The Black-and-White Punch-Head
Leo DiCaprio gave an interview in which he talked about his work on the 1998 black-and-white Woody Allen film
Celebrity. In the interview, he stated that even though he portrayed the pseudo-fictional wild American movie star Brandon Darrow with a method-acting approach, the character was in no way like him.
To avoid being type-casted as a "Brandon-esque" real person (which DiCaprio suspected may have been Woody Allen's albeit harmless humorous film comment), DiCaprio sought to make movies that would elucidate how he was in no way like the self-destructive Brandon Darrow.

# # # #

### Problem set
A – Name every adjective the DiCaprio passage uses to describe the character Brandon Darrow.
B – Please go on with the DiCaprio passage from the point where it stops.
The listing after this point is material on its own, unrelated to the DiCaprio passage.

### Dataset content
# # # #

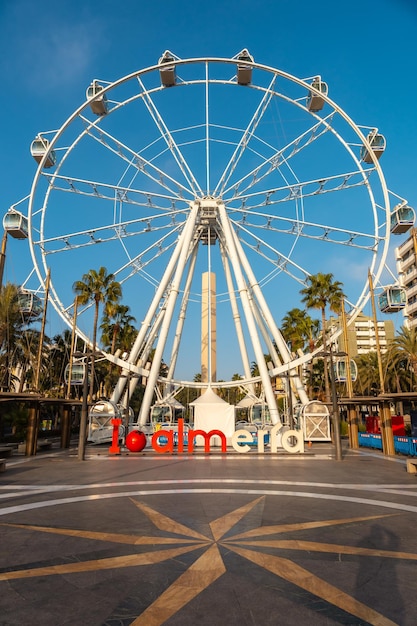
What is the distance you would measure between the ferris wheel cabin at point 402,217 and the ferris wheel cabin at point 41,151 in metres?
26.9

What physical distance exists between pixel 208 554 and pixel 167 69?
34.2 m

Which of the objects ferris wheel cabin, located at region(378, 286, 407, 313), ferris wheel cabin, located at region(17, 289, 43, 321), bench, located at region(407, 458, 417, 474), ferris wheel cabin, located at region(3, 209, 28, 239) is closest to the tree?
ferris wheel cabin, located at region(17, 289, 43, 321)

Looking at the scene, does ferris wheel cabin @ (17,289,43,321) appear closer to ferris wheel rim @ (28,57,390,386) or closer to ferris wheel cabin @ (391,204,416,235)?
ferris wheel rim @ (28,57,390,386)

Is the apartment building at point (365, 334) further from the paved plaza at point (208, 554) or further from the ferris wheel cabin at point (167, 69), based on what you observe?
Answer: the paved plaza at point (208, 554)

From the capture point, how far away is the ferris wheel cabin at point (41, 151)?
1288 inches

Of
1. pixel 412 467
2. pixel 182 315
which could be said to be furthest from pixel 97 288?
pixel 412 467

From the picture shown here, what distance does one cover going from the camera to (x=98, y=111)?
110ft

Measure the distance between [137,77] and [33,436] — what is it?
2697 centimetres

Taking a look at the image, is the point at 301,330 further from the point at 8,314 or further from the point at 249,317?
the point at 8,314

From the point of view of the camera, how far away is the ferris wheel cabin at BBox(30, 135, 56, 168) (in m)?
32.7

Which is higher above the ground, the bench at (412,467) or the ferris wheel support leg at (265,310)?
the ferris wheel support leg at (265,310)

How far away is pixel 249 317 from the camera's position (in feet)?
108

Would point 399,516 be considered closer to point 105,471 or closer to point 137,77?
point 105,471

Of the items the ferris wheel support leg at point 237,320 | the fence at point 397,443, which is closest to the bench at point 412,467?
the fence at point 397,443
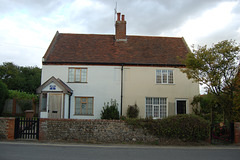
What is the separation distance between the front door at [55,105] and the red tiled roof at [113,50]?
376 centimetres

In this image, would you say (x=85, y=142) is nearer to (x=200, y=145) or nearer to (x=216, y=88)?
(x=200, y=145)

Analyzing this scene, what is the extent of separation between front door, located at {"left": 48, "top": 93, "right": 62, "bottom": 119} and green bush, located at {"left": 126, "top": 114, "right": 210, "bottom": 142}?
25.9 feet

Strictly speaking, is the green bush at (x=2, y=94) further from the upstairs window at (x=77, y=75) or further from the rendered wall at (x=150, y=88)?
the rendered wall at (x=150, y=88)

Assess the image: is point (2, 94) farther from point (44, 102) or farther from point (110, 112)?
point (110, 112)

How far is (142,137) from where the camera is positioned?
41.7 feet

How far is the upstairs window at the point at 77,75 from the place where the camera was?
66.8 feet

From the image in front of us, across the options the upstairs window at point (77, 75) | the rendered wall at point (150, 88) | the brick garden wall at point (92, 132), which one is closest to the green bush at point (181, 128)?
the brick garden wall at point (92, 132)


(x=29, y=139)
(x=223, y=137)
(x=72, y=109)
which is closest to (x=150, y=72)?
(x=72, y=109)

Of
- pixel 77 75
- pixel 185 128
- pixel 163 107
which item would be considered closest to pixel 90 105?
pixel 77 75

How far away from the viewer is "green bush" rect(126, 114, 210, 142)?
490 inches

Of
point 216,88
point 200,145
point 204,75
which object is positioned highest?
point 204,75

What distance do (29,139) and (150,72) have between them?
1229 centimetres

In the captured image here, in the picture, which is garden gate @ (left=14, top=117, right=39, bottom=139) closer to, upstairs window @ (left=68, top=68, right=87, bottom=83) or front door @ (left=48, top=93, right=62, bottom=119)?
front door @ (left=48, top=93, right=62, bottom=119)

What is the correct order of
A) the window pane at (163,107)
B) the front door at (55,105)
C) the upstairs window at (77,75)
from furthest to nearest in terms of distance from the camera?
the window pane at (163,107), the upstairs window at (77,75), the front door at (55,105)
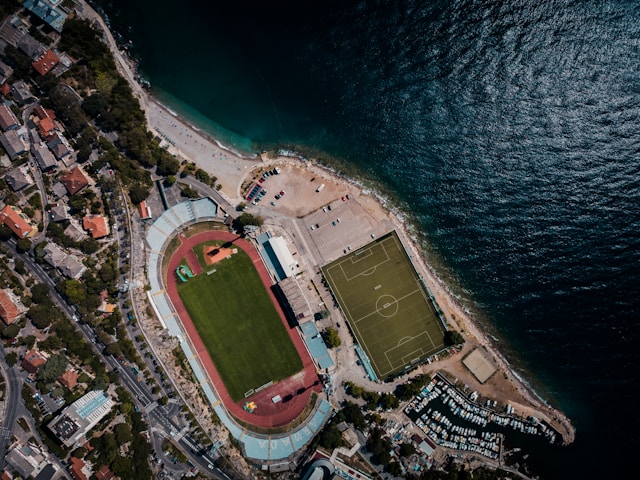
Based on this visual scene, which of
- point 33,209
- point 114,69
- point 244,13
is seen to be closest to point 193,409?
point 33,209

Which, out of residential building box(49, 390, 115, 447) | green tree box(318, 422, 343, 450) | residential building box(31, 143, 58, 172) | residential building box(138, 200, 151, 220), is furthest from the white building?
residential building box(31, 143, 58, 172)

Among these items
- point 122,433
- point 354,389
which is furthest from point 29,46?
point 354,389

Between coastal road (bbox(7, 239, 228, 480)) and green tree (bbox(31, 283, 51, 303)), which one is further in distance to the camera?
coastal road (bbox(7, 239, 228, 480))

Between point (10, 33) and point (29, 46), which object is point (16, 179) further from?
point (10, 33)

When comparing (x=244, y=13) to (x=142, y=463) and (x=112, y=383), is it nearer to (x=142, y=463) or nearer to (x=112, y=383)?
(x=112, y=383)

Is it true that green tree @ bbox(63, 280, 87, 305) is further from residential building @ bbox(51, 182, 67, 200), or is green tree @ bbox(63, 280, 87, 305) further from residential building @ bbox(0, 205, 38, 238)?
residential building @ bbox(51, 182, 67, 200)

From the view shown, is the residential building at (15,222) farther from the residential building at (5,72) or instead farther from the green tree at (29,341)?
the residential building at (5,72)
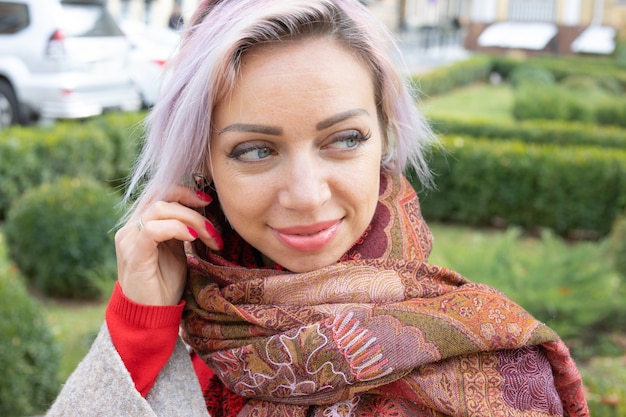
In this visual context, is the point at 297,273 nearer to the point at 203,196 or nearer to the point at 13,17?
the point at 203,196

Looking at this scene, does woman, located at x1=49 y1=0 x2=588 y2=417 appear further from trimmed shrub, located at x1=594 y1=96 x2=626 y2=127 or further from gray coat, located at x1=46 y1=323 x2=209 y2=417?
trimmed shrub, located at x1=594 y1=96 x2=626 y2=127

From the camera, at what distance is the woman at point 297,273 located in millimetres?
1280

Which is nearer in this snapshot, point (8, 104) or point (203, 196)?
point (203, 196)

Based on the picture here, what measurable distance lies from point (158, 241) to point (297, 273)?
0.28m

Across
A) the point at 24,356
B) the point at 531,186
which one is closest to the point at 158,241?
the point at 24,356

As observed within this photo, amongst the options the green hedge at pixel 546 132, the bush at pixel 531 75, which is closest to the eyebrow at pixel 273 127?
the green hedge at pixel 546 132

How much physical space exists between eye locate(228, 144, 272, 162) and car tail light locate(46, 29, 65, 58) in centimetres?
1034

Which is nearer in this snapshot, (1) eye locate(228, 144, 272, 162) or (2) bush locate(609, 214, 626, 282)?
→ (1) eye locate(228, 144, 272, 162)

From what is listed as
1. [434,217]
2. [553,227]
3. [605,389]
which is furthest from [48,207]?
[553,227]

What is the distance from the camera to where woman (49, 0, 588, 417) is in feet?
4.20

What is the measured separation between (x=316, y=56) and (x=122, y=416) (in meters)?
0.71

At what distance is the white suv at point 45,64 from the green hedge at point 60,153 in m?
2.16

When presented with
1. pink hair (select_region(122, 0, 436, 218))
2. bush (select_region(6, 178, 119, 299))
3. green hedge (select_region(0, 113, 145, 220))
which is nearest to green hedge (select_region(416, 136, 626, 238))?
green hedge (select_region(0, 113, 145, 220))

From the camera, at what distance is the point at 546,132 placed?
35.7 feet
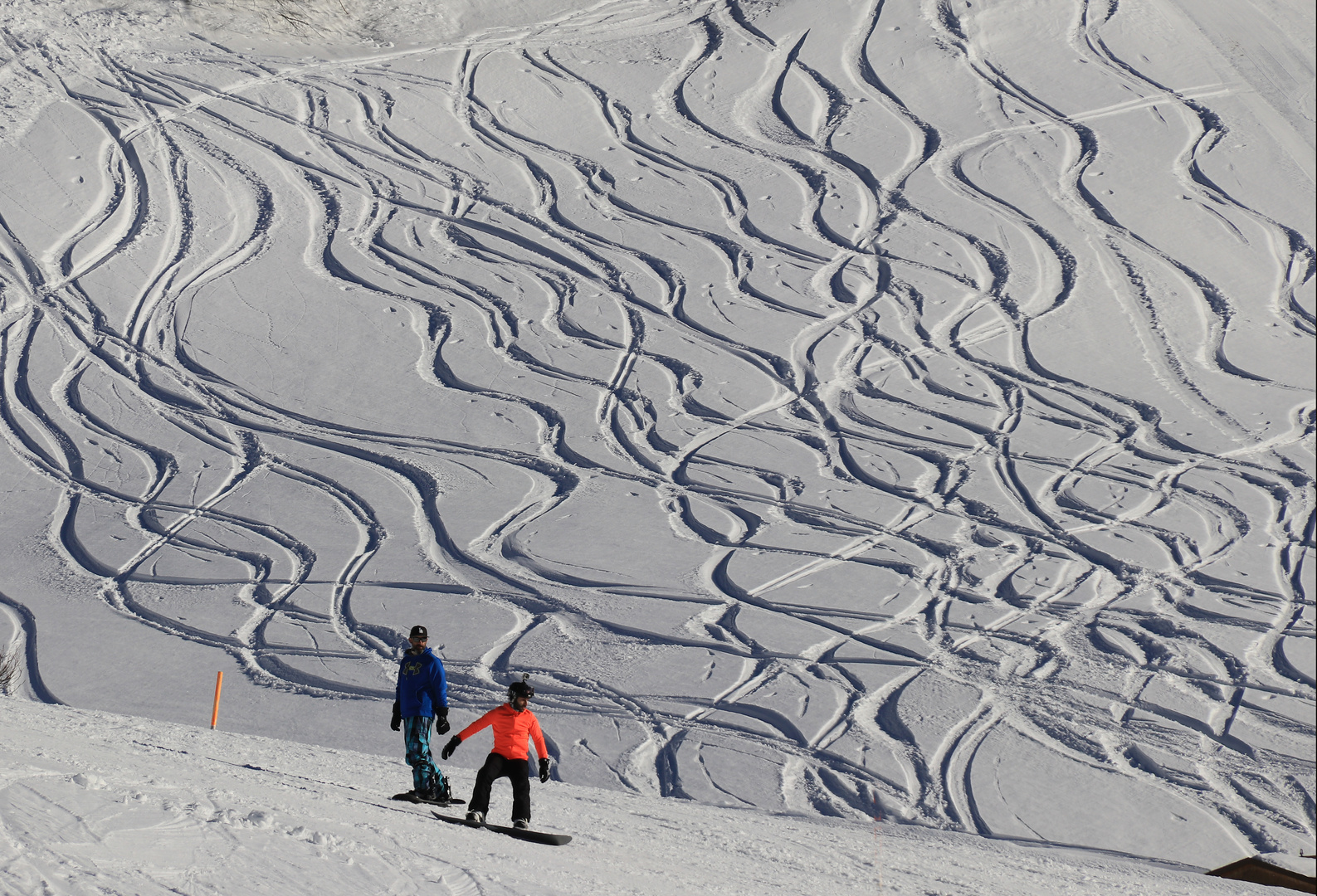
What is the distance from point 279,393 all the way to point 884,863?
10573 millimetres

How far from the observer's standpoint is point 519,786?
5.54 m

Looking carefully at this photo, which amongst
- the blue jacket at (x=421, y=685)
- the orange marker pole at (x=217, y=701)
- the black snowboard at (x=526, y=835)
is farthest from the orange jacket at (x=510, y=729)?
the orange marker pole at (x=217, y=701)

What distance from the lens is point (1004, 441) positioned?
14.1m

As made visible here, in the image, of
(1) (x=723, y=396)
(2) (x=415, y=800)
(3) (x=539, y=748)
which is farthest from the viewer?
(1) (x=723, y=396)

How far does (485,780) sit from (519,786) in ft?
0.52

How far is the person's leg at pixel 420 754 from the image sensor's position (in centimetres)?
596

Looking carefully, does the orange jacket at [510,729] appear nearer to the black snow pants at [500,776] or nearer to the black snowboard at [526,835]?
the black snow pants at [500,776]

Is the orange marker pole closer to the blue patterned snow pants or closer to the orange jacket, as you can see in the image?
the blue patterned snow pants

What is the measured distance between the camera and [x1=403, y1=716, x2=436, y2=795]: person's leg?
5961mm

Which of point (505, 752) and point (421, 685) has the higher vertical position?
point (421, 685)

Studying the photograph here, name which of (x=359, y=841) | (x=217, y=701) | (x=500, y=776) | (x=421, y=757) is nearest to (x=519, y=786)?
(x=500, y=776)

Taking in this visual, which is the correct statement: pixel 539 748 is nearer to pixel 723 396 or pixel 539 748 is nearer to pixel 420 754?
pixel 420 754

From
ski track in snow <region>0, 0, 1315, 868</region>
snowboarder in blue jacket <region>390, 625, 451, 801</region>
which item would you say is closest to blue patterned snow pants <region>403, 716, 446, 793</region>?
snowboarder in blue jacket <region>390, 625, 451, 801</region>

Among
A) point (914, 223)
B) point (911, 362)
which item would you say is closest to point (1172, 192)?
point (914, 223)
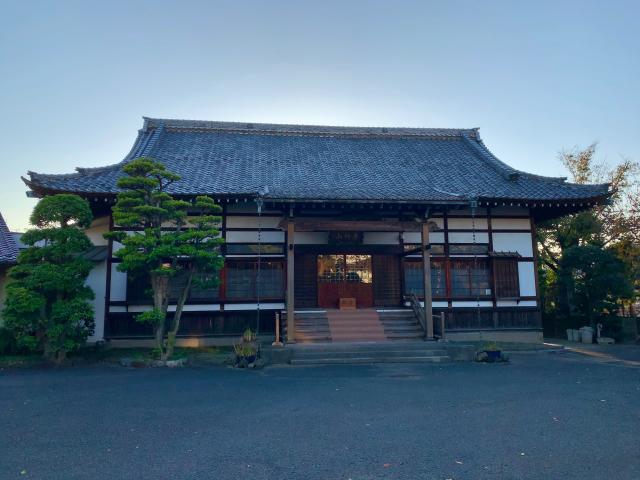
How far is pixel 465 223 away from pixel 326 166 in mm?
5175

# # # #

### Responses per task
A – pseudo-fictional, wild, American, self-destructive

B –
In his next film, Danny Boyle's provocative isolationism-exposition
The Beach, DiCaprio portrayed a brooding American traveller named Richard who experiments mentally with the proverbial 'heart of darkness' on a pseudo-mystical idyllic isolated island near Thailand. Perhaps DiCaprio wanted to work on a film that had nothing to do with 'cosmopolitan vanities.'
In one very pronounced and eerie scene, Richard (DiCaprio) is sitting alone in a shed, crouched in the shadows, brooding about strange philosophies, and when his friend walks in to ask him what the heck he's thinking about, Richard responds (paraphrased): "I'm improving my night vision...[because] I'm thinking about the [maniac] Daffy...I admire his sense of style."
This strange and haunting dialogue suggests that Richard is experimenting with the 'darkside of mysticism' and DiCaprio is obviously experimenting with the strange references to eschewed consciousness.
I personally believe that DiCaprio improvised the scene and does not inference the real character in Boyle's film named Daffy but rather is subliminally invoking ideas about shadows and darkness (not unlike Marlon Brando's inventive darkside soliloquy in Coppola's war-paranoia film
Apocalypse Now). Maybe DiCaprio is talking about the
Shadow Demon (an eerie 'friend' of the diabolical warlock Venger from the fantasy-and-realm hellraiser Saturday morning kids' cartoon
Dungeons & Dragons).
Yikes! All of this from a simple Woody Allen black-and-white film about psycho-sociological deformity...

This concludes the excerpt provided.